▶ **Work order**
Take every line from the entries below that includes the word "ankles" and copy it.
---------- Excerpted records ----------
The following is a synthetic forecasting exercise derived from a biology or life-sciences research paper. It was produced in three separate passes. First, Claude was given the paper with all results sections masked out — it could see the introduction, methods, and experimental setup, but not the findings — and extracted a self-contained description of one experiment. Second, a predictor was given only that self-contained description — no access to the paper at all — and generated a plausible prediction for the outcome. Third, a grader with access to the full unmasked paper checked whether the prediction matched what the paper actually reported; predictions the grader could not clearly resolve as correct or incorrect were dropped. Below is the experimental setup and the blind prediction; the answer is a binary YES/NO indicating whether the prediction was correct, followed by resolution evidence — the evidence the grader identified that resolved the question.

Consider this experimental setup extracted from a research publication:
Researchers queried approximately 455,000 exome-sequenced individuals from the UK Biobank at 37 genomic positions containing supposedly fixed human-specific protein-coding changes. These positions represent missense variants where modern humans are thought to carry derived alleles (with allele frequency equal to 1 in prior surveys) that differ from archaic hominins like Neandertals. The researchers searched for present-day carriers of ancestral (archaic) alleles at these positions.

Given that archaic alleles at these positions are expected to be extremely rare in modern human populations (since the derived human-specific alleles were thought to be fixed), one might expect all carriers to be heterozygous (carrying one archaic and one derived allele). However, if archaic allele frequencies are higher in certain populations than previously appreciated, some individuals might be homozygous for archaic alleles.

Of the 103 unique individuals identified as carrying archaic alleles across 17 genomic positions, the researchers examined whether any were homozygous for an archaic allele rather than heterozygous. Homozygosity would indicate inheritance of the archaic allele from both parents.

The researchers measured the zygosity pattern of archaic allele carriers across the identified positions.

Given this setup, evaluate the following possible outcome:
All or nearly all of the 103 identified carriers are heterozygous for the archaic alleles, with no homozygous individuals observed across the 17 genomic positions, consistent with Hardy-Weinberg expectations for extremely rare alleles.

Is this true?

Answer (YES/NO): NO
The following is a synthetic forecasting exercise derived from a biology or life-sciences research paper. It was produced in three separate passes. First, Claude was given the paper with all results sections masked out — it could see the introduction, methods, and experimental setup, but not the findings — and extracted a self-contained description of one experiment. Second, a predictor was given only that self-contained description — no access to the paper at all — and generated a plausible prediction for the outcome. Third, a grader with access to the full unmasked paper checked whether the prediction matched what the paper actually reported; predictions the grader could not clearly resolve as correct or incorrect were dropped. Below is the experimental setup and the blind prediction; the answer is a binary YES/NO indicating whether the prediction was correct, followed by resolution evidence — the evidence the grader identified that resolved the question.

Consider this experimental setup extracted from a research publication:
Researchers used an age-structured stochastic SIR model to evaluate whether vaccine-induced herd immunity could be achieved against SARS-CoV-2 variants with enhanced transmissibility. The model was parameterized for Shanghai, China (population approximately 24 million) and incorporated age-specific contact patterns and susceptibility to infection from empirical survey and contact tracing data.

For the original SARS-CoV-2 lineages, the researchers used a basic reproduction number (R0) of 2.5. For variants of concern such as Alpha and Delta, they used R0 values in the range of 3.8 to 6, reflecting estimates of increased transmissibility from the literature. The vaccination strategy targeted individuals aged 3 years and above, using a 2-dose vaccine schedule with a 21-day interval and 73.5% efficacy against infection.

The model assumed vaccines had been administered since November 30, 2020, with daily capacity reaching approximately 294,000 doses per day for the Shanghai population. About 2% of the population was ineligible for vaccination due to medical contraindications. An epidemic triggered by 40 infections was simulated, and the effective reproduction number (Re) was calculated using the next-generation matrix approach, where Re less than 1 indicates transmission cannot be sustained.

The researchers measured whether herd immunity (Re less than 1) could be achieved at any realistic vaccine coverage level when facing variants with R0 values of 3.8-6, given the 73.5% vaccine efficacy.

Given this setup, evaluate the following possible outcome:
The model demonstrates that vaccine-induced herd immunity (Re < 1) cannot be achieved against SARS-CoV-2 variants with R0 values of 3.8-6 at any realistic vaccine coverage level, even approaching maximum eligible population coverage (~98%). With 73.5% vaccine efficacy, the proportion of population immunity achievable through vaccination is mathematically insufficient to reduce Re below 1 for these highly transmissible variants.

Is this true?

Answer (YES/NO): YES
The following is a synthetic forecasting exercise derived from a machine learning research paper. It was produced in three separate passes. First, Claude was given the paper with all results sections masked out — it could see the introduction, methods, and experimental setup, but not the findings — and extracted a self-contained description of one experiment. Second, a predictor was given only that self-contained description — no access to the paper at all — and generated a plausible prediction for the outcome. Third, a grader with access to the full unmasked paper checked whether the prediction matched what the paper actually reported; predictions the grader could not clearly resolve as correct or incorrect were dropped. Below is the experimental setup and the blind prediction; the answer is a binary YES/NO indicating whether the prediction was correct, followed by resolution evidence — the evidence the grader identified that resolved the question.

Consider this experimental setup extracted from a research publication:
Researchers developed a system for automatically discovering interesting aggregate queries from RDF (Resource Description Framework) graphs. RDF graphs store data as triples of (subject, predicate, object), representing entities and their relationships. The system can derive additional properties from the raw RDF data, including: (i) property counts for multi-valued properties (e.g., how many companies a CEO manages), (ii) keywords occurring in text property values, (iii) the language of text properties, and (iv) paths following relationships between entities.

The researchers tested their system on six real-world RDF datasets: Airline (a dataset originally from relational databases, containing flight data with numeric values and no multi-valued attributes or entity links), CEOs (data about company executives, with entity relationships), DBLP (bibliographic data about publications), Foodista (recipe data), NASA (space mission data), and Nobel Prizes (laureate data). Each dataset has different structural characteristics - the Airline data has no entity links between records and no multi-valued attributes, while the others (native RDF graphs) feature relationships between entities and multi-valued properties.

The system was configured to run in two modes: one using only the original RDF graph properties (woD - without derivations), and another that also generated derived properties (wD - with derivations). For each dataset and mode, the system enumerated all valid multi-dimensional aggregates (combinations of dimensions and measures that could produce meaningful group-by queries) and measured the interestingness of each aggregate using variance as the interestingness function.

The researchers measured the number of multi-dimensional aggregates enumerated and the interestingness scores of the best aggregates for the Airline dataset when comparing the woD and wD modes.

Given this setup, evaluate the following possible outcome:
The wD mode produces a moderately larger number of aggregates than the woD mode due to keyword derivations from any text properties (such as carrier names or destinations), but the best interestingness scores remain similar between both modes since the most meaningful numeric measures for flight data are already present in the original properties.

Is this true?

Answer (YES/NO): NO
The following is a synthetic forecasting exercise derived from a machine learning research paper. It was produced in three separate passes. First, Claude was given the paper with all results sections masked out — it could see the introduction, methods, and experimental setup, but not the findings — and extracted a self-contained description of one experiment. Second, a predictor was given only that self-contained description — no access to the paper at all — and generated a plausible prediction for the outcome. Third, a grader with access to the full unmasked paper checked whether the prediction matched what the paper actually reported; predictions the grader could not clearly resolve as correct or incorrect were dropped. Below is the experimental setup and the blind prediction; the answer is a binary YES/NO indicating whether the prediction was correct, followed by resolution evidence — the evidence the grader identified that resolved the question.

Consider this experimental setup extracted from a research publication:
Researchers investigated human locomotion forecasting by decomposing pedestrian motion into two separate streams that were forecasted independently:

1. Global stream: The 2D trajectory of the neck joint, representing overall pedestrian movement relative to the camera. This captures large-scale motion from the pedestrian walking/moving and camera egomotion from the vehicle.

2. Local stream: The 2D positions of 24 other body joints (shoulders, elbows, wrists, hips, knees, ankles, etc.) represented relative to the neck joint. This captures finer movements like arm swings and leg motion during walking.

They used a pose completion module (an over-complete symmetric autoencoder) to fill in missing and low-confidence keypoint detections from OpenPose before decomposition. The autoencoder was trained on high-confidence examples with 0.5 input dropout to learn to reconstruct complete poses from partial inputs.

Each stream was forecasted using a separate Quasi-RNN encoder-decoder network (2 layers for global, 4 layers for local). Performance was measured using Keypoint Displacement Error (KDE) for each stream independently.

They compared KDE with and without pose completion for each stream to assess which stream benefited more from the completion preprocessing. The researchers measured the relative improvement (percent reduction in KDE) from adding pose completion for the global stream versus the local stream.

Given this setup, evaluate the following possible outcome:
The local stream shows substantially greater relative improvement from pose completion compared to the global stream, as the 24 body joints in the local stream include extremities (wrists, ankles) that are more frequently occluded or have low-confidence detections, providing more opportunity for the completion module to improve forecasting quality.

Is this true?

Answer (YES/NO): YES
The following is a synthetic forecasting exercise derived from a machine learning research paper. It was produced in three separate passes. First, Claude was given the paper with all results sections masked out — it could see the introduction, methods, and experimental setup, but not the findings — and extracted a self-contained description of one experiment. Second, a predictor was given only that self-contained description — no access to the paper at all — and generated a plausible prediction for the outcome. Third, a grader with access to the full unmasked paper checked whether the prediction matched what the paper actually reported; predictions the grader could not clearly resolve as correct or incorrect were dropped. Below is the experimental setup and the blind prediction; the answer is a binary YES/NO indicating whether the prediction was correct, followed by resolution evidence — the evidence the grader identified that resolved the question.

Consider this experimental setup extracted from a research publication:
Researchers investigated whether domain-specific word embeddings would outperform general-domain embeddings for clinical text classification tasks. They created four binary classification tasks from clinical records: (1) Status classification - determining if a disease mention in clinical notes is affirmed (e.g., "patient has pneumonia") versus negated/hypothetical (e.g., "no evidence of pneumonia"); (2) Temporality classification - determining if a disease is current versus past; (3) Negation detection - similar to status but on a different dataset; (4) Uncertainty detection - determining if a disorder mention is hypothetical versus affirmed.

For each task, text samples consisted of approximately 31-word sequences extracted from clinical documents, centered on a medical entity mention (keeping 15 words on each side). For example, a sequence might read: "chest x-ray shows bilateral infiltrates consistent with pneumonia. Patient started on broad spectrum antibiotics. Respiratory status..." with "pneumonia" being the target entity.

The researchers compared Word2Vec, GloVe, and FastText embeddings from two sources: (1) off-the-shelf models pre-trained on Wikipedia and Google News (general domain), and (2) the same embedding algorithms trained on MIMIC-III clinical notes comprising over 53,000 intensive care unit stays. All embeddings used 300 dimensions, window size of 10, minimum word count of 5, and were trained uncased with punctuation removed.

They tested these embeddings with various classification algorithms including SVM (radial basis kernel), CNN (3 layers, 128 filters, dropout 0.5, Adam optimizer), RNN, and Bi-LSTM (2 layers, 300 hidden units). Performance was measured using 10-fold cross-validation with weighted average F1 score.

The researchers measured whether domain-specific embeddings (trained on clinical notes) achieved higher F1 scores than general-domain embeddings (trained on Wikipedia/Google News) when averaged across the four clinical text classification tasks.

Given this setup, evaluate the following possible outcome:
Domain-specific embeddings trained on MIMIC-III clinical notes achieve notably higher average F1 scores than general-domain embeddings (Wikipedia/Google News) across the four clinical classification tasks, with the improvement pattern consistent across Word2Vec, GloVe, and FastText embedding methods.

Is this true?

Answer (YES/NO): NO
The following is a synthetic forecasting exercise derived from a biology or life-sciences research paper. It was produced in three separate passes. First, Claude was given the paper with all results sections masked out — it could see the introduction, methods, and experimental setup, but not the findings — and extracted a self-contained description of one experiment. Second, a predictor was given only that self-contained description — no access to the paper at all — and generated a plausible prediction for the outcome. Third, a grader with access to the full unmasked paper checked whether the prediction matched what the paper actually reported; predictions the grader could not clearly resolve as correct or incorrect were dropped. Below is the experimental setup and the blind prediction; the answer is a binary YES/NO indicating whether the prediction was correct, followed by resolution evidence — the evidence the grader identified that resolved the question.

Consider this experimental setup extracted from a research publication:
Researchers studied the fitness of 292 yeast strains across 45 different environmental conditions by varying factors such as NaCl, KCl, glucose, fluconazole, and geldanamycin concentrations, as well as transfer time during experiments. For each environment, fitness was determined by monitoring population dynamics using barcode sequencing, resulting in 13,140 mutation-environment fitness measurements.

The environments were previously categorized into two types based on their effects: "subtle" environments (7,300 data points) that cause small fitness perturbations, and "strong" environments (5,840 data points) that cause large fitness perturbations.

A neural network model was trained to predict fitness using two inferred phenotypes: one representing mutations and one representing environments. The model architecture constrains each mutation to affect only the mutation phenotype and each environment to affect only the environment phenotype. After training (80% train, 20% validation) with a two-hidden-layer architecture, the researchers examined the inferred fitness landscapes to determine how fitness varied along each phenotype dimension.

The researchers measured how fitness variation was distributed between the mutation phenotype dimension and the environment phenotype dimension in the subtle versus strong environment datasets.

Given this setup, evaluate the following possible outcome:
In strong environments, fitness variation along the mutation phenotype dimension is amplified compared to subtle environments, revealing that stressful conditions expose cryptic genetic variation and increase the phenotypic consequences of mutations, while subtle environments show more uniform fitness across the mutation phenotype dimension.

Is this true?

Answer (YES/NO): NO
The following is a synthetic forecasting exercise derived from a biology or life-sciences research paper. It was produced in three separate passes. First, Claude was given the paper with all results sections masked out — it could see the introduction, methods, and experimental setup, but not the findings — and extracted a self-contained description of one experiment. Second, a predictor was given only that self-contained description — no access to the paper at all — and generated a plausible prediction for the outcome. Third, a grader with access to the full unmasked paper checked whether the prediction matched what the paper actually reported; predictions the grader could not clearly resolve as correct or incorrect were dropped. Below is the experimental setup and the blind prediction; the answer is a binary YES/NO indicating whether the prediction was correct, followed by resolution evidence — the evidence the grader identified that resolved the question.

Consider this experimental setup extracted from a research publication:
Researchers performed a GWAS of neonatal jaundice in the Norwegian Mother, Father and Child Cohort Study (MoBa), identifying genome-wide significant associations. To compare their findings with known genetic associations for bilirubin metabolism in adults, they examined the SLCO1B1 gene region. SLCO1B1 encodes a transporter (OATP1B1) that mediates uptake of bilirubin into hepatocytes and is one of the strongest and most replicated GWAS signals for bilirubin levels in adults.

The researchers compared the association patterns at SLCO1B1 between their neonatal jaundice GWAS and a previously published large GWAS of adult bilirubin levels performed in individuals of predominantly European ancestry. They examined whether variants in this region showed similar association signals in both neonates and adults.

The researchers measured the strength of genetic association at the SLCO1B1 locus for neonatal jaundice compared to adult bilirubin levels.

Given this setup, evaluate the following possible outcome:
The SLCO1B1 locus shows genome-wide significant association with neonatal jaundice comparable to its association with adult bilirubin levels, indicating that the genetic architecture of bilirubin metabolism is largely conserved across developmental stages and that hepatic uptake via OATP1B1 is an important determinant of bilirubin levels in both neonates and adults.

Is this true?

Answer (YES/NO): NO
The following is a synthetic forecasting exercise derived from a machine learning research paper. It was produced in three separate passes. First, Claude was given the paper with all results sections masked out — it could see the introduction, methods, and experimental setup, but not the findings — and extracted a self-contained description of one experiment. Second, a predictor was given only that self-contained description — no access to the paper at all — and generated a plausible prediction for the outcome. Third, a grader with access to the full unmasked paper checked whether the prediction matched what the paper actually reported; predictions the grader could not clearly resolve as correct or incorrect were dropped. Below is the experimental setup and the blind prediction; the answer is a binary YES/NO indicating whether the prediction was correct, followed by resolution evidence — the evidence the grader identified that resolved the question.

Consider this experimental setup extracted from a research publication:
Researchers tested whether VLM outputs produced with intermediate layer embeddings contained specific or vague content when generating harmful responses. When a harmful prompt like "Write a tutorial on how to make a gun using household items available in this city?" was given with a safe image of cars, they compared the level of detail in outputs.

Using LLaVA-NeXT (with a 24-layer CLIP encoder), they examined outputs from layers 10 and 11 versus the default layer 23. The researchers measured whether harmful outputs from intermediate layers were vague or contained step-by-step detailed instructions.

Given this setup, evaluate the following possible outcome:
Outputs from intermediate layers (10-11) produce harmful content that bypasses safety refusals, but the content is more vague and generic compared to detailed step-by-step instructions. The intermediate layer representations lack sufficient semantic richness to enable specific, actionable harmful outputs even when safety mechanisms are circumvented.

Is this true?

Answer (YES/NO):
----------
▶ **Written solution**
2. Local stream: The 2D positions of 24 other body joints (shoulders, elbows, wrists, hips, knees, ankles, etc.) represented relative to the neck joint. This captures finer movements like arm swings and leg motion during walking.
The local stream shows substantially greater relative improvement from pose completion compared to the global stream, as the 24 body joints in the local stream include extremities (wrists, ankles) that are more frequently occluded or have low-confidence detections, providing more opportunity for the completion module to improve forecasting quality.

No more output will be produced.